A binding target for the reduction of sea littering of at least 50% by 2025. This is what 11 environmental associations asked of the European Union in a letter signed by the European Environmental Bureau (EBB), which gathers 140 European associations among which the Italian Legambiente , and by Zero Waste Europe, Friends of Earth Europe, Surfrider Foundation Europe and Seas at Risk. Their message contains ten key points, among which is the above mentioned binding target to halve sea litter by 2025.

One of the ways chosen to achieve the key points is the gradual elimination of unnecessary packaging, non-reusable packaging and disposable plastic items”. The environmentalist associations are pressuring Brussels to increase the target. The current proposal of the EU Commission is no more than 30%.

“Only about 25% of all plastic waste is effectively recycled and nearly 50% of plastic waste is still landfilled in the EU. This is far too much”, says European Commissioner for the Environment, Maritime Affairs and Fisheries Karmenu Vella, who proposed a target of 55% of plastic packaging recycling by 2025. “We will be […] addressing issues like recycling, biodegradability, the presence of hazardous substances in plastics, and marine litter.
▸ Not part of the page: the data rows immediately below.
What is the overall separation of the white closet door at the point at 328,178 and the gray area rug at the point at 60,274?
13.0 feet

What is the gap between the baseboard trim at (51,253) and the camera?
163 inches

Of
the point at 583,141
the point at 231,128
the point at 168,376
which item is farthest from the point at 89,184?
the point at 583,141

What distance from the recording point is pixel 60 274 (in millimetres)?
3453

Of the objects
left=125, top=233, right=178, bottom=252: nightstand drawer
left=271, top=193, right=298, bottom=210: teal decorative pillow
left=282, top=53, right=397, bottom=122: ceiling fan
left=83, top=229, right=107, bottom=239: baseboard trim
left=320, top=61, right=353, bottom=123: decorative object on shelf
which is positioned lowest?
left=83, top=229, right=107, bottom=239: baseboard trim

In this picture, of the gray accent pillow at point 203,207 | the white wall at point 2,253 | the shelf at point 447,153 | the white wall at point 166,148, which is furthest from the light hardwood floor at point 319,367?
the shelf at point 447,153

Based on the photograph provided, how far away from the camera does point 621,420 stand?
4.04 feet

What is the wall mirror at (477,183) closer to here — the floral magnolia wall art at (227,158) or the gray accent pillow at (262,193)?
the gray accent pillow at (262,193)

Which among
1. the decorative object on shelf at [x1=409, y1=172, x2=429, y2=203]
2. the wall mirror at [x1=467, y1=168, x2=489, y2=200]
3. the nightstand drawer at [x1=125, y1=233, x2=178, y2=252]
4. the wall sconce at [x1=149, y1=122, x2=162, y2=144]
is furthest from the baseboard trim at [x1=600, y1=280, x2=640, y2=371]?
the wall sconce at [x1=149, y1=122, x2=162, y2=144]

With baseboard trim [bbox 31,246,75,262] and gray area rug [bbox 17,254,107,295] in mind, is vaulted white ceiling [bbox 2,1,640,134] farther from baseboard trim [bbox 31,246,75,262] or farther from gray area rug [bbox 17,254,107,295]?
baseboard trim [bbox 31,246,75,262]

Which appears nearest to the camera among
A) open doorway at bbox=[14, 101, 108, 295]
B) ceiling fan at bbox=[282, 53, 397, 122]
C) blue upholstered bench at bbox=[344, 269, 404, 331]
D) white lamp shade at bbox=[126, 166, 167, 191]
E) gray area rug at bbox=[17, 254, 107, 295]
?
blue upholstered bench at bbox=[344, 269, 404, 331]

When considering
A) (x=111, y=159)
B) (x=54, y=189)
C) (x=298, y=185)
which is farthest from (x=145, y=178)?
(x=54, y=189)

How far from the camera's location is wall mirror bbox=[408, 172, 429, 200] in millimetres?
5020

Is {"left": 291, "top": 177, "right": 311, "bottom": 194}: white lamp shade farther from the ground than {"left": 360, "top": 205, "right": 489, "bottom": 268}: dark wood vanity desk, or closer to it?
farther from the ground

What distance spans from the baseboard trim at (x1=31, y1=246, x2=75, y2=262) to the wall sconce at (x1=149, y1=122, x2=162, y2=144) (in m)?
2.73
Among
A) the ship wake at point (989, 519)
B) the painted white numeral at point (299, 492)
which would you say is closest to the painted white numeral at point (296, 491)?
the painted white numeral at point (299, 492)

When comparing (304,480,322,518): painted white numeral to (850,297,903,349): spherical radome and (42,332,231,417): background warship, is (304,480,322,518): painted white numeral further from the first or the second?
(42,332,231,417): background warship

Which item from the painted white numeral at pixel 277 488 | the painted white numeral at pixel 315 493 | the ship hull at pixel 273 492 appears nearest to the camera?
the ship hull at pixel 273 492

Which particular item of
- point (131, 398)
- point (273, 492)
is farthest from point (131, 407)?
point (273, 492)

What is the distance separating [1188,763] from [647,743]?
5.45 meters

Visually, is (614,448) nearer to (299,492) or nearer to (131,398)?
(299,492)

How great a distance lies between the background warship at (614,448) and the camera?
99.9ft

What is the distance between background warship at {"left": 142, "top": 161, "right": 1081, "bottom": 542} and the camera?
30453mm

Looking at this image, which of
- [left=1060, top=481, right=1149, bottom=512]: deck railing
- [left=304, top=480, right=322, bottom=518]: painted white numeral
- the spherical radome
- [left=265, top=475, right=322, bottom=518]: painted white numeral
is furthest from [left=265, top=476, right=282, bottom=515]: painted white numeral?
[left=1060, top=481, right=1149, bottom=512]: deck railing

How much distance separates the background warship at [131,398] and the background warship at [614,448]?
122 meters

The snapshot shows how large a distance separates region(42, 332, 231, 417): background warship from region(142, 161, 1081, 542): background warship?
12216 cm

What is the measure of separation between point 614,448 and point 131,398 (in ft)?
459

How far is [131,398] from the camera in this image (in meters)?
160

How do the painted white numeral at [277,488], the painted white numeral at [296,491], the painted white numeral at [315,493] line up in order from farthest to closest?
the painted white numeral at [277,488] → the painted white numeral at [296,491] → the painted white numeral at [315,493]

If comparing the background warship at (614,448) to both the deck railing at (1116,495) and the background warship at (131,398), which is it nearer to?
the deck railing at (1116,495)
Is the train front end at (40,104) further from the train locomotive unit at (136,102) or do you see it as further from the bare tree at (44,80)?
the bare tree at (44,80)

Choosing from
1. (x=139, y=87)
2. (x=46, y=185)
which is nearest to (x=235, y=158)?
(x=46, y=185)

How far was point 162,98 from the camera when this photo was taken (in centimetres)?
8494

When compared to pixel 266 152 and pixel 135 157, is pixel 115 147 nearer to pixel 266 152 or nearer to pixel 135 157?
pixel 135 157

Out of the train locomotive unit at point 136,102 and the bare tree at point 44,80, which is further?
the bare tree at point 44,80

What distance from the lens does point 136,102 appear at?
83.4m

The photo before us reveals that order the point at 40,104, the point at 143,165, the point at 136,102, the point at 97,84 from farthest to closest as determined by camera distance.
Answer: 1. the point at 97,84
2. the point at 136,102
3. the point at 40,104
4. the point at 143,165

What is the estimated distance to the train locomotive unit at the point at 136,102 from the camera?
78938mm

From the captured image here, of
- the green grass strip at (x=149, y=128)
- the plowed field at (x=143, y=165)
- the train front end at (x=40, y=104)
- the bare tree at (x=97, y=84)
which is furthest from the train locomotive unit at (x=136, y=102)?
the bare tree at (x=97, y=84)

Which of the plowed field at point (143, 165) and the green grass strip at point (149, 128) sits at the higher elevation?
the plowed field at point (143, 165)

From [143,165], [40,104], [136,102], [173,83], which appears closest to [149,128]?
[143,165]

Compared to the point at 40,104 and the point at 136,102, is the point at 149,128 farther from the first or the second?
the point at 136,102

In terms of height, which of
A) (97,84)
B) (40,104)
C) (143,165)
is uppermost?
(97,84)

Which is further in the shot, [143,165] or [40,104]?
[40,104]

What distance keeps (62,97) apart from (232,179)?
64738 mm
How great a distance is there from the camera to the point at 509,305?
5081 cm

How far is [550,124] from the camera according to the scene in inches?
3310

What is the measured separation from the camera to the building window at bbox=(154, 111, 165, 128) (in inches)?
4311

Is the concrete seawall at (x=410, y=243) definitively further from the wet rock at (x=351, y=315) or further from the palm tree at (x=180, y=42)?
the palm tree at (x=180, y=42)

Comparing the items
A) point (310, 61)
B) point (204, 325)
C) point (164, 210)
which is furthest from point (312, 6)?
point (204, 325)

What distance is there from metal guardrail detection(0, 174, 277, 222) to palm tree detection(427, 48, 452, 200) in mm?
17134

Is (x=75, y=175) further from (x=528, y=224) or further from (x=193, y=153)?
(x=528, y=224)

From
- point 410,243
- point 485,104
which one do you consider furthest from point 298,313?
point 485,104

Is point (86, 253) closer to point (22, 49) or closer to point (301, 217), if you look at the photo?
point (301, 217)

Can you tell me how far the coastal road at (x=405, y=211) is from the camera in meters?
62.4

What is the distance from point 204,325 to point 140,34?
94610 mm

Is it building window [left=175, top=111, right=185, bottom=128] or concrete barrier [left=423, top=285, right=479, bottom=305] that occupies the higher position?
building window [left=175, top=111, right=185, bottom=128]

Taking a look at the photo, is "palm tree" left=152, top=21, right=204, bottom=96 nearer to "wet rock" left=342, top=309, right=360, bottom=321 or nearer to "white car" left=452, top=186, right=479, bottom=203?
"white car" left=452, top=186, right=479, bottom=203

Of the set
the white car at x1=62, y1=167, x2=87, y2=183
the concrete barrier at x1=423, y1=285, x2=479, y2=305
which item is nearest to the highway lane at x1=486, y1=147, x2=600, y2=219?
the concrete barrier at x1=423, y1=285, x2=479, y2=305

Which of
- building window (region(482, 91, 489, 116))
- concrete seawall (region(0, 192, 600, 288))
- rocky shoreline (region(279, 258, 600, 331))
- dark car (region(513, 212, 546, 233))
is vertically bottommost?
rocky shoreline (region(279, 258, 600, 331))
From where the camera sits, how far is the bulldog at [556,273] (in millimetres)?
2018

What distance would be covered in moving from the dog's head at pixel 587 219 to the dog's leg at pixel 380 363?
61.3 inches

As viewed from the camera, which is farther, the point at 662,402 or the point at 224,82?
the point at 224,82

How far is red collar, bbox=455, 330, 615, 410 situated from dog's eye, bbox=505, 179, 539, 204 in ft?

The work has already started and the strategy will be adopted next year”, added Vella.

“We think we should be serious – says Gaelle Haut of Surfrider Foundation Europe – we can’t say we’ll be ambitious and then set a non-binding target to reduce by just one third of the pollution that hits one of the most vulnerable and precious environments we have: the sea covers 70% of our planet, ensures our biodiversity, gives us food, health, well being”. Italy could have a leading role in this challenge. “Italy has proven its leadership in the past with fighting plastic bag pollution: it was the first country to ban them from its territory – adds Haut – With 7,500 km of shores, Italy has the huge responsibility of adopting challenging measures against marine littering”.